Copy out every one of the records below word for word, with no changes.

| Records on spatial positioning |
/---
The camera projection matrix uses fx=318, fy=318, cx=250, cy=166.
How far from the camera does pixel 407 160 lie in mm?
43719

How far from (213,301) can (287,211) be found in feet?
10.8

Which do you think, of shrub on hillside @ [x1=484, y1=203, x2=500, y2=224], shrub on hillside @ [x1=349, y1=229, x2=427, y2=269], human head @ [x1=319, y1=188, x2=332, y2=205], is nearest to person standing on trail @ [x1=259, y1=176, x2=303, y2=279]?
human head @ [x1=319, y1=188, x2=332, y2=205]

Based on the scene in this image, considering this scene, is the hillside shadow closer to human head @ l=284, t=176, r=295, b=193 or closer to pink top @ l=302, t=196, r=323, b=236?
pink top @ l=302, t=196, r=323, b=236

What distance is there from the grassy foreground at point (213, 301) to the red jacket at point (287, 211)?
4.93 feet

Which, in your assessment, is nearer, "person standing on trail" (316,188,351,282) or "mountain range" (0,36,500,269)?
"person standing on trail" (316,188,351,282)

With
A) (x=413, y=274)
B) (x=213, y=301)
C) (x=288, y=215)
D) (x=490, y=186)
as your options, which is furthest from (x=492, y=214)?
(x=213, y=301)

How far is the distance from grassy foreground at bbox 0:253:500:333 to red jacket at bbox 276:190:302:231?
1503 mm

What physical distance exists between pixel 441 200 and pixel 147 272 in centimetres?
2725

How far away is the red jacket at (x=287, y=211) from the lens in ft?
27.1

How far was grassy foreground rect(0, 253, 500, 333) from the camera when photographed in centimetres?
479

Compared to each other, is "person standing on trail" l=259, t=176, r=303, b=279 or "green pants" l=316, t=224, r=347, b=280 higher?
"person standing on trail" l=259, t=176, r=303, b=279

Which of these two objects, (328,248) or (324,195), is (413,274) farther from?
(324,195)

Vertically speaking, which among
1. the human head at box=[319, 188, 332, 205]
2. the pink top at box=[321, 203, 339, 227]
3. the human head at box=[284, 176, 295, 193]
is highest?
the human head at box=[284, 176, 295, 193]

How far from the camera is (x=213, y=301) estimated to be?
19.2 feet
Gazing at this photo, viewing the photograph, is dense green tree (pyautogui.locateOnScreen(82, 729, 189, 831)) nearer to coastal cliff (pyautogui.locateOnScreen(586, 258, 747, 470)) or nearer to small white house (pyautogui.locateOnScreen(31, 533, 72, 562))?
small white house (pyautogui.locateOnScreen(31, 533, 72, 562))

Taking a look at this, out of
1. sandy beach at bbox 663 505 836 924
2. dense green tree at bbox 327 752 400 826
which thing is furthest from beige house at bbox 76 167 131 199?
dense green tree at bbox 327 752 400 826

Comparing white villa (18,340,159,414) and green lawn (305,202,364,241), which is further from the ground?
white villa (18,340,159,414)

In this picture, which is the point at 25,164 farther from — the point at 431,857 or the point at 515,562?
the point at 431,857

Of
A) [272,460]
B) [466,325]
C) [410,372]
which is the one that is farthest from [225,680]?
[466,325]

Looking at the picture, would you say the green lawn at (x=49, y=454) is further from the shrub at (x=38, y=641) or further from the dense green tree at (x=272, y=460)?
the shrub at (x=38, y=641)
\---
| The completed task |
The camera projection matrix uses fx=318, fy=318, cx=250, cy=166.
How far from the camera does pixel 407 160 lie in mm?
43719

How far from (213,301) can (287,211) be found in feet?
10.8

Which do you think, of shrub on hillside @ [x1=484, y1=203, x2=500, y2=224], shrub on hillside @ [x1=349, y1=229, x2=427, y2=269], human head @ [x1=319, y1=188, x2=332, y2=205], is nearest to person standing on trail @ [x1=259, y1=176, x2=303, y2=279]?
human head @ [x1=319, y1=188, x2=332, y2=205]

Based on the scene in this image, considering this scene, is the hillside shadow closer to human head @ l=284, t=176, r=295, b=193 or closer to pink top @ l=302, t=196, r=323, b=236?
pink top @ l=302, t=196, r=323, b=236

What distance is there from the grassy foreground at point (213, 301) to the red jacket at point (287, 211)?
4.93 feet

Which, in your assessment, is nearer, "person standing on trail" (316,188,351,282) or "mountain range" (0,36,500,269)?
"person standing on trail" (316,188,351,282)

With
A) (x=413, y=274)
B) (x=213, y=301)
C) (x=288, y=215)
D) (x=490, y=186)
as your options, which is furthest from (x=492, y=214)?
(x=213, y=301)

How far is the distance from grassy foreground at bbox 0:253:500:333 to red jacket at bbox 276:190:302:231?
1503 mm

What physical distance exists between pixel 441 200 and pixel 147 272 in centimetres?
2725

How far away is the red jacket at (x=287, y=211) from the lens in ft?
27.1

How far was grassy foreground rect(0, 253, 500, 333) from the camera when photographed in centimetres?
479

Compared to each other, is "person standing on trail" l=259, t=176, r=303, b=279 or "green pants" l=316, t=224, r=347, b=280 higher?
"person standing on trail" l=259, t=176, r=303, b=279

Which of these two objects, (328,248) or (324,195), is (413,274) farther from?
(324,195)

Vertically speaking, which among
1. the human head at box=[319, 188, 332, 205]
2. the pink top at box=[321, 203, 339, 227]
3. the human head at box=[284, 176, 295, 193]
is highest?
the human head at box=[284, 176, 295, 193]

How far from the camera is (x=213, y=301) estimated to be?
19.2 feet
Gazing at this photo, viewing the photograph, is dense green tree (pyautogui.locateOnScreen(82, 729, 189, 831)) nearer to coastal cliff (pyautogui.locateOnScreen(586, 258, 747, 470)) or nearer to small white house (pyautogui.locateOnScreen(31, 533, 72, 562))?
small white house (pyautogui.locateOnScreen(31, 533, 72, 562))

Taking a look at this, out of
1. sandy beach at bbox 663 505 836 924
2. dense green tree at bbox 327 752 400 826
which thing is furthest from beige house at bbox 76 167 131 199?
dense green tree at bbox 327 752 400 826

Comparing white villa (18,340,159,414) and green lawn (305,202,364,241), which is further from the ground?
white villa (18,340,159,414)

In this picture, which is the point at 25,164 farther from — the point at 431,857 or the point at 515,562?
the point at 431,857

Of
A) [272,460]
B) [466,325]
C) [410,372]
which is the one that is farthest from [225,680]?
[466,325]

Looking at the picture, would you say the green lawn at (x=49, y=454) is further from the shrub at (x=38, y=641) or further from the dense green tree at (x=272, y=460)?
the shrub at (x=38, y=641)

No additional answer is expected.